Stenbock House, 4 June 2020 – At today’s cabinet meeting, the government discussed the Estonian standpoints on the European Green Deal and the corresponding European Climate Law and confirmed the decisions of the session.

Prime Minister Jüri Ratas considers it a positive development that subjects concerning the environment and climate are increasingly important in all areas, and this objective is also carried out by the Green Deal. “Estonia supports the EU goal to achieve climate neutrality by 2050. The Green Deal is a measure for fulfilling this goal,” Prime Minister Jüri Ratas said. “It is a framework that covers all political areas, where social and economic topics are almost as important as environmental issues.”

According to the Minister of the Environment Rene Kokk, the Green Deal brings about many opportunities for Estonia. “It is in our best interests to be involved in the innovation and find new ways to raise the competitiveness of Estonian companies, increase the volume of investments, and seek opportunities to switch over to renewable energy. Developing technologies that are based on hydrogen and other renewable energy fuels is an important subject for Estonia. In my opinion, hydrogen is definitely the way of the future, and I believe that hydrogen solutions could be successfully operated in
Estonia as well as in Europe as early as within a decade,” Kokk said.

Estonia supports the establishment of the European Union long-term climate neutrality framework for 2050 within the European Climate Law. However, to increase the European Union climate target for 2030, a thorough analysis of the Member States and sectors must be conducted.

Form the Estonian viewpoint, the most important sectors in need of investments are energy and transport because we must guarantee the security of energy and supply when transitioning to climate neutrality. Estonia sees great potential in offshore wind parks, which represent a good opportunity to use more renewable energy in the Northern Baltic region. The establishment of innovative solutions, the development of green technologies, and basic and applied research must also be supported. The focus should be on applying and using future technologies and developing the necessary skills. Estonia also emphasises the importance of environmental education and factual approach to green topics.

Estonia also recommends considering the crisis and impacts of the COVID-19 pandemic in the initial European Green Deal strategy that was issued in December.
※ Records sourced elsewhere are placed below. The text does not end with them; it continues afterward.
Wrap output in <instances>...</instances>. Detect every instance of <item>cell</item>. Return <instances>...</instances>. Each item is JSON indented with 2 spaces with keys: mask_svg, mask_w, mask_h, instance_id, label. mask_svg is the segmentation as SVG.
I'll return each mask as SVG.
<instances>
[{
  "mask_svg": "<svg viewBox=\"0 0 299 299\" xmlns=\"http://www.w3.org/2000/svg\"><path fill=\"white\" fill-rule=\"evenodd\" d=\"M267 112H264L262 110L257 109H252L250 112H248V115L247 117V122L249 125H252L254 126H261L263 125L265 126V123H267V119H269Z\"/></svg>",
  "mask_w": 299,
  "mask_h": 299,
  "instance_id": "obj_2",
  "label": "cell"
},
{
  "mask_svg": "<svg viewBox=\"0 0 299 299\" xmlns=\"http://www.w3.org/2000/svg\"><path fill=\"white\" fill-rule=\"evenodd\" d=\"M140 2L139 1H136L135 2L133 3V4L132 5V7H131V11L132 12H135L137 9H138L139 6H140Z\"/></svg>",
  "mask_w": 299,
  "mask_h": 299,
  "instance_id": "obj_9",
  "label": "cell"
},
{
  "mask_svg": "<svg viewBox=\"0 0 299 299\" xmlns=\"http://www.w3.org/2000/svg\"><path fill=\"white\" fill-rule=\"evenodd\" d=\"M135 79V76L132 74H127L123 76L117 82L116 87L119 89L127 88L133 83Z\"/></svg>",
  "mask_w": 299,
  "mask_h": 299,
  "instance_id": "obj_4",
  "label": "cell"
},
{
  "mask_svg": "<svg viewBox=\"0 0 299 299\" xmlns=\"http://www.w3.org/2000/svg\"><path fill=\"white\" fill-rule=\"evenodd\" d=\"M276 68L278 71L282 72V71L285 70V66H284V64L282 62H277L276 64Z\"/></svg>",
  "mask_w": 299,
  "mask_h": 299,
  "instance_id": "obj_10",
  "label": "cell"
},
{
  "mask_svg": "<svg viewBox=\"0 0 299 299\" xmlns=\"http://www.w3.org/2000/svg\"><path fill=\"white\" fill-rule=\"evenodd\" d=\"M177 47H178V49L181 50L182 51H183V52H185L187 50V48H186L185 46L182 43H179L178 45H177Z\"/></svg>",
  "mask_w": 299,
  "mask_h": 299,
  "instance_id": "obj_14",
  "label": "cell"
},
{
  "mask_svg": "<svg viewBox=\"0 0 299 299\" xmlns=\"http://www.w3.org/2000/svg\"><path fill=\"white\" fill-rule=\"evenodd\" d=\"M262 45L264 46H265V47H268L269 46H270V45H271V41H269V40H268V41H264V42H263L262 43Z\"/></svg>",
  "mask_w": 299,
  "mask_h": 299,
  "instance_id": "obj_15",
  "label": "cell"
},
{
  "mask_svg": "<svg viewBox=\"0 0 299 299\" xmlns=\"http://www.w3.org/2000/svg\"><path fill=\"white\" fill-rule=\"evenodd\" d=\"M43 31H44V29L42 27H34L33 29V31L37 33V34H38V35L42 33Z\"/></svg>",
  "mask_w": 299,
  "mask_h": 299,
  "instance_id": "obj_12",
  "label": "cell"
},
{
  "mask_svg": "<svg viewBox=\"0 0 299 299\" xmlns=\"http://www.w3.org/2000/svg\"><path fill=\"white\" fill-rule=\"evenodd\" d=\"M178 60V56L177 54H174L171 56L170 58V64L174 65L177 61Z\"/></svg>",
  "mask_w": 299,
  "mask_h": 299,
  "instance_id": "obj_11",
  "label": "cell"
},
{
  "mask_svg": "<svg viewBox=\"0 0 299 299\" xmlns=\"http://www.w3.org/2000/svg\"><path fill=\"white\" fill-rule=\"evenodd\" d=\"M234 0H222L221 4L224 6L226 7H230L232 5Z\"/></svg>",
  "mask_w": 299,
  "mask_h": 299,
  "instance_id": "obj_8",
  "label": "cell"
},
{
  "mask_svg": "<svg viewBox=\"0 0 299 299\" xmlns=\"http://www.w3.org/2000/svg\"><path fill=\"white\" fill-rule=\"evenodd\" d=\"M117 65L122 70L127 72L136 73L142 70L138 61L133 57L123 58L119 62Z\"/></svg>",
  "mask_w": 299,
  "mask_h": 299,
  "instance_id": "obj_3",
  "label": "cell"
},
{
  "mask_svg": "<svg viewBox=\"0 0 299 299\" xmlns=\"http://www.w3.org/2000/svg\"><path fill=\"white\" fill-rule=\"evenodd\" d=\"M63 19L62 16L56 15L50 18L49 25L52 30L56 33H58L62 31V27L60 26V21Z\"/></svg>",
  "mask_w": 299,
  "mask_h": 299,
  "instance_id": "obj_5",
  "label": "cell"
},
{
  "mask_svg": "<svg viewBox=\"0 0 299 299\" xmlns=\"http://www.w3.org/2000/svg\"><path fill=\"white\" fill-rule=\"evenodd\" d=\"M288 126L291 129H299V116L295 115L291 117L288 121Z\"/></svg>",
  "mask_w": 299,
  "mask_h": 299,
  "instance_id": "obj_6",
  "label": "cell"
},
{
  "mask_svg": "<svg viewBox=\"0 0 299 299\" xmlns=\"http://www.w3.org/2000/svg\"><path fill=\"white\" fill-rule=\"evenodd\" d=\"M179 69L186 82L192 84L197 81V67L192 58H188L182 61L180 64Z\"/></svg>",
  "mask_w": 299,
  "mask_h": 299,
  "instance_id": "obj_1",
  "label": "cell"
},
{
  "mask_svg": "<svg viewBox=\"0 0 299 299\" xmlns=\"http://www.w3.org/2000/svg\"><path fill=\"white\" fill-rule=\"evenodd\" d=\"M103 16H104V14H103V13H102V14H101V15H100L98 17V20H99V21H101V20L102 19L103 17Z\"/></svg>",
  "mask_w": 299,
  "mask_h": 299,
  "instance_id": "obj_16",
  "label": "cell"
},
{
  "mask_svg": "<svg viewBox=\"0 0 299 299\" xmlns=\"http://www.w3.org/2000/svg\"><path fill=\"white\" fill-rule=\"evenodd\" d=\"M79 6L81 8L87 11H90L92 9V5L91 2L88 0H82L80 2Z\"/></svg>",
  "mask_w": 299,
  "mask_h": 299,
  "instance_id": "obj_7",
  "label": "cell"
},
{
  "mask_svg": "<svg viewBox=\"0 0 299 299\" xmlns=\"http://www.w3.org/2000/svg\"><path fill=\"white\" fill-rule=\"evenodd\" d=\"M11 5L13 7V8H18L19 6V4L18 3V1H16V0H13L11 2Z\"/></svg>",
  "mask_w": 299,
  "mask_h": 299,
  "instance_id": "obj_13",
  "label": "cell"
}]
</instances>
Managing the exiting from the crisis must comply with the long-term climate goals of the EU and the principles of circular economy.

Ursula von der Leyen, President of the European Commission, presented the European Green Deal action plan in 11 December 2019. It is the umbrella strategy of the European Commission for establishing a resource-efficient Europe with a competitive economy. The main objectives of the deal are sustainable and durable economic growth, and a cleaner, greener, and healthier environment. For that purpose, the European Commission brings together 47 initiatives of different areas in the deal, trying to approach the environmental, economic, and social spheres with a unified vision.